> [Work to do]:
1 > Return the part of the transit contract article between "The non-elected MTA" and "the MTA budget.", inclusive, copied word for word.
2 > For each statement about the transit contract article, answer yes or no and quote the words of the article that decide it: (a) TWU Local 100 represents more than 33,000 members. (b) Union members will meet at the Javits Convention Center on Dec. 15 to vote. (c) The MTA Board is elected.

> [Selected extract]:
+ + + + +

Published Dec 9, 2005 11:56 PM

Contract negotiations between New York’s Metropolitan Transit Authority (MTA) and the Transport Workers Union (TWU) Local 100, representing over 33,000 members, are headed for a showdown on Dec. 15. The seven million daily riders on area trains and buses are being barraged with an anti-strike frenzy orchestrated by the MTA, its political cronies and the capitalist media. It is a sinister plot to break the union’s will and its demand for a decent contract.

The TWU is fighting back with informational picket lines and is gathering community support. On Dec. 10, members will gather at New York’s Javits Convention Center to vote on “future action.”

The non-elected MTA Board, most of whose members are hand-picked by billionaire Mayor Michael Bloomberg and Gov. George Pataki, are soul mates of Wall Street bankers and bondholders who pocket the interest from the MTA’s huge debt at exorbitant rates. Along with well-heeled vendors, they are the primary beneficiaries of the MTA budget.

+ + + + +

> [Extracted records]:
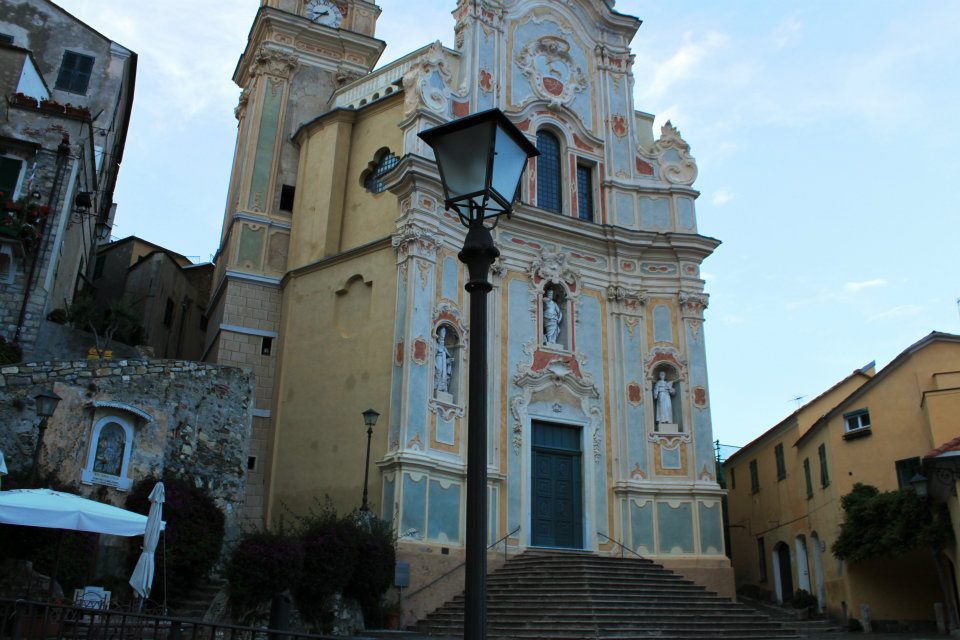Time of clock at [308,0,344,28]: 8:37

+ + + + +

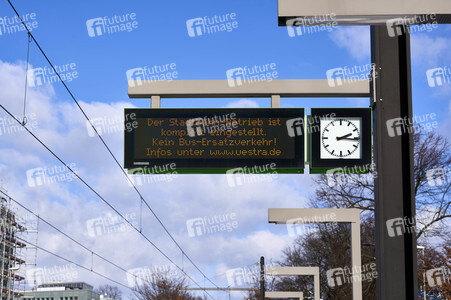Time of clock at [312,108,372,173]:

+ + + + +

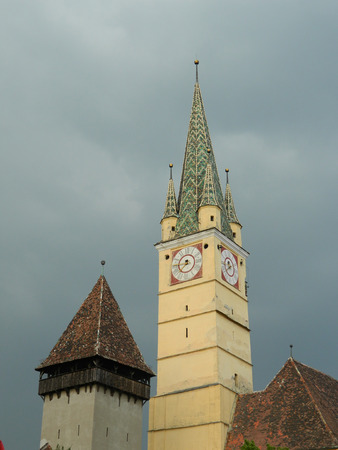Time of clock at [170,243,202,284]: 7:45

+ + + + +

> [Answers per task]:
1 >
The non-elected MTA Board, most of whose members are hand-picked by billionaire Mayor Michael Bloomberg and Gov. George Pataki, are soul mates of Wall Street bankers and bondholders who pocket the interest from the MTA’s huge debt at exorbitant rates. Along with well-heeled vendors, they are the primary beneficiaries of the MTA budget.

2 >
(a) Yes: "representing over 33,000 members"
(b) No: "On Dec. 10, members will gather at New York’s Javits Convention Center to vote on “future action.”"
(c) No: "The non-elected MTA Board"